Une mission d’enquête de la Commission nationale des droits de l’homme (CNDH) a été officiellement déployée depuis le 2 février dernier dans la province du Kasaï-Central. Cette initiative, d’une importance capitale, a pour mandat spécifique d’élucider les violations graves des droits humains qui ont émaillé la région, notamment les massacres de populations civiles et le double assassinat des experts internationaux des Nations Unies, Zaida Catalan et Michael Sharp.
Dans une déclaration faite lors de l’émission Parole aux auditeurs sur les ondes de Radio Okapi ce mardi 10 février, le président de la CNDH, Paul Nsapu Mukulu, s’est montré optimiste quant aux progrès réalisés. Il a affirmé que les travaux de la commission spéciale avancent de manière satisfaisante et suivent la trajectoire prévue pour atteindre leurs objectifs fondamentaux. Ces objectifs consistent principalement à établir les responsabilités individuelles et collectives dans les atrocités commises.
La période ciblée par l’enquête couvre principalement les années 2016 et 2017, une phase critique marquée par la violente insurrection de la milice Kamuena Nsapu. Cette crise, dont l’épicentre se situait au Kasaï-Central, a engendré un cycle de violences ayant entraîné la mort de centaines de civils, des déplacements massifs de populations et des destructions systématiques de biens. Les Nations Unies avaient alors dénoncé de possibles crimes contre l’humanité.
Parallèlement à ce volet, la mission est chargée de faire toute la lumière sur les circonstances ayant conduit à la mort tragique de Zaida Catalan, experte suédoise, et de Michael Sharp, expert américain, tous deux mandatés par le Conseil de sécurité de l’ONU. Leurs corps avaient été retrouvés en mars 2017 dans une zone rurale du Kasaï-Central, alors qu’ils enquêtaient sur les violations des droits de l’homme liées au conflit. Leur assassinat avait provoqué une onde de choc internationale et mis en lumière l’extrême dangerosité du terrain.
La mise en place de cette mission par la CNDH répond à une demande pressante tant des acteurs nationaux que de la communauté internationale pour que justice soit rendue et que l’impunité ne soit pas érigée en système. Comment les enquêteurs parviendront-ils à reconstituer des événements aussi complexes, plusieurs années après les faits, dans une région encore marquée par la méfiance et les traumatismes ? La question de l’accès aux témoins et aux preuves matérielles reste un défi de taille pour les équipes sur le terrain.

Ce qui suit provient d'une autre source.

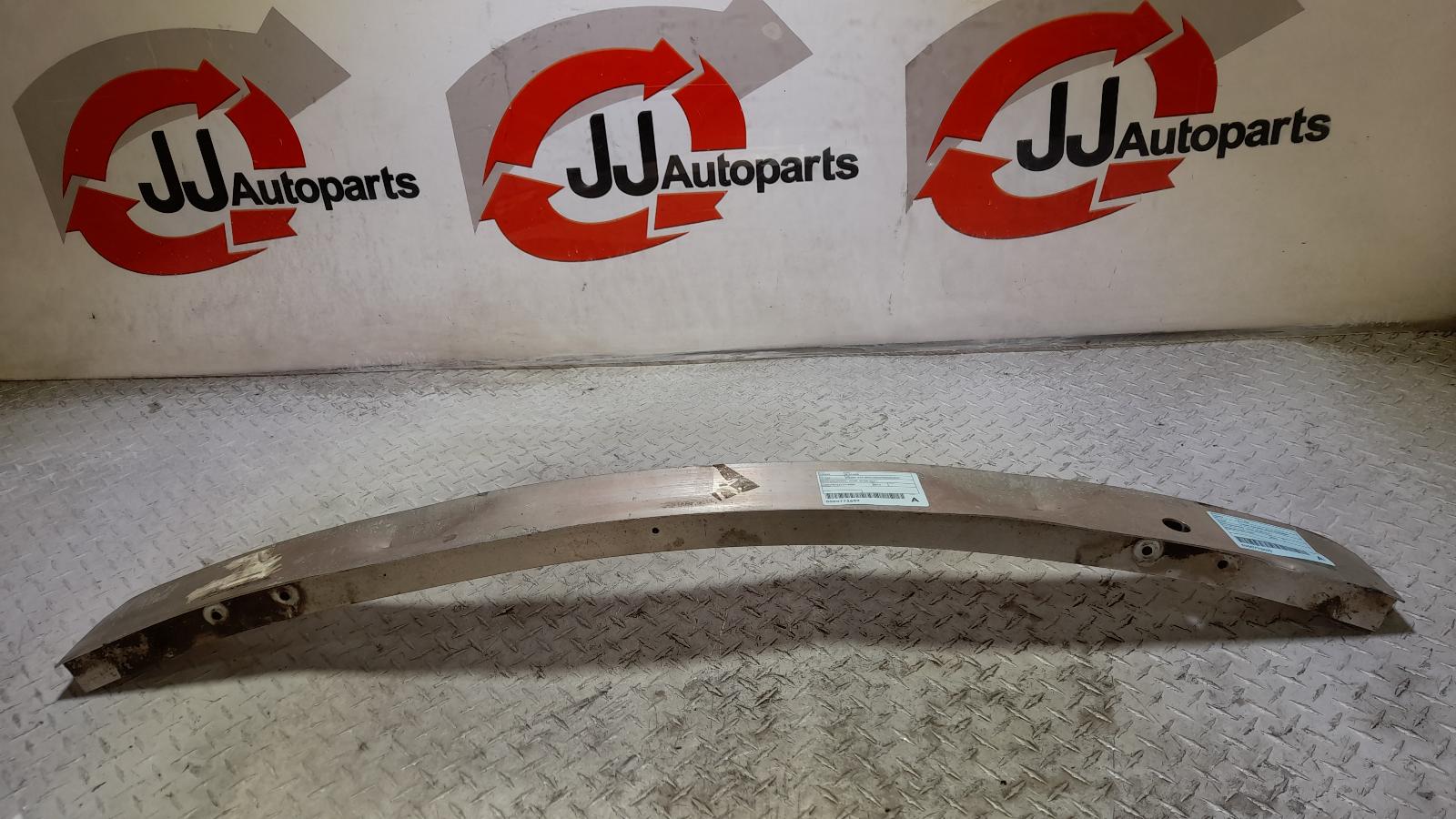 View Auto part F/Bar Reinforc/Brack Mercedes B Class 2010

Le président Paul Nsapu Mukulu n’a pas divulgué le calendrier précis de la mission ni la date à laquelle un rapport préliminaire pourrait être rendu public. Cependant, il a réaffirmé l’indépendance et la détermination de l’institution qu’il dirige à mener ces investigations jusqu’à leur terme, en dépit des obstacles potentiels. La CNDH entend collaborer avec toutes les parties prenantes, y compris les autorités judiciaires congolaises, dans le respect strict des procédures légales.
Cette démarche s’inscrit dans un contexte plus large de recherche de vérité et de réconciliation pour les populations du Kasaï-Central. Elle représente un test crucial pour le mécanisme national de protection des droits de l’homme en République Démocratique du Congo. Sa capacité à mener une enquête crédible et impartiale sur des dossiers aussi sensibles sera scrutée à la fois par les victimes, qui attendent réparation, et par les partenaires extérieurs du pays.
Les conclusions de cette enquête de la CNDH sur les violations des droits humains au Kasaï-Central pourraient avoir des implications judiciaires majeures. Elles pourraient en effet déboucher sur des recommandations formelles en vue de poursuites devant les juridictions civiles ou militaires compétentes. L’identification des auteurs, qu’ils soient acteurs directs ou commanditaires, constitue la pierre angulaire du processus visant à rompre définitivement avec les cycles de violence qui ont affecté la région.